Causes and Contributing Factors of Non-Motorized Human Powered Boating Fatalities-Introduction

It is important to make the distinction between contributing factors and causes throughout this report. Cold water, improper PFD use, and whitewater are contributing factors but they are not a primary cause of accidents based on the data. They do, however, make a situation worse. In whitewater accidents, failure or improper use of a PFD and exposure to cold water are most often listed as contributing factors, not primary causes. For example, a paddler may drown in cold water but the primary cause of the accident could capsizing after hitting a rock or encountering a violent storm. Although the cold water may have limited the paddler’s ability to save himself or hampered rescue attempts, it did not cause the accident.

Causes of Non-Motorized Human Powered Boating Accidents

According to the narratives, the primary causes of all non-motorized human powered boating fatalities from 1995-1998 were (Table 5):

  • Strainers or an obstacle on a river that allows water to pass through but is too small to allow people or boats to pass through. Examples include fallen trees, debris, or jumbles of boulders.
  • Flooded rivers or creeks that result from heavy rains or increased snowmelt for example.
  • Being caught and held in a large hydraulic. A hydraulic is created when water flows over an object and creating a recirrculating upstream flow beneath the water’s surface.

In addition to these causes, many boats were described as “capsized” but it was unclear as to what caused the boat to turn over. Thus, many accident causes are really “unknown.” Based on the narratives, drownings from capsizing could have been caused by health problems, alcohol, and lack of PFD use.

Some people believe that water-related fatalities in non-motorized human-powered boats are most often associated with whitewater[8]. However, the data tells us a very different story. From 1995 to 1998, the percent of drownings on whitewater versus flatwater were nearly equal (Figure 4). Accidents are just as likely to occur on flatwater as whitewater.

 

In contrast, boating related deaths in the ocean were significantly lower than other water conditions despite the increased popularity in sea kayaking. When accidents did occur on saltwater, the majority of fatalities were caused by severe and often unexpected changes in weather conditions such as high winds, waves, or lightening.

Data block ::

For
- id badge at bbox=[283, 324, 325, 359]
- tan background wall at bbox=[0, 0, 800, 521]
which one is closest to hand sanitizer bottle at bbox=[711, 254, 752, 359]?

Requirement 1 :: In the text on non-motorized boating fatalities, how did the percent of drownings on whitewater compare with flatwater from 1995 to 1998?
Requirement 2 :: Please continue the text on non-motorized boating fatalities, writing on from its final paragraph.

Task result 1 :: They were nearly equal.

Task result 2 ::
Contributing Factors to Non-Motorized Human Powered Boating Accidents

In general, PFD misuse or no use appears to be a major contributing factor in water related fatalities. On the average, 50% (86) of all victims from 1995 to 1998 failed to wear a PFD, or used one improperly (Figure 3). In fatalities involving PFD misuse, the victims fell into one of three categories of groups:

 

·        PFDs were not found on the victim or in the vessel,

·        PFDs were in the vessel but not worn, or

·        PFDs were in such poor condition that they were useless.

Deaths resulting from PFD misuse or non-use are preventable. In fact, deaths related to PFD non-use continue to rise! According to Rich Bowers, American Whitewater Executive Director, this increase “could be attributed to better reporting of accidents¾but whatever the case, no one should ever boat in any water conditions without a PFD.”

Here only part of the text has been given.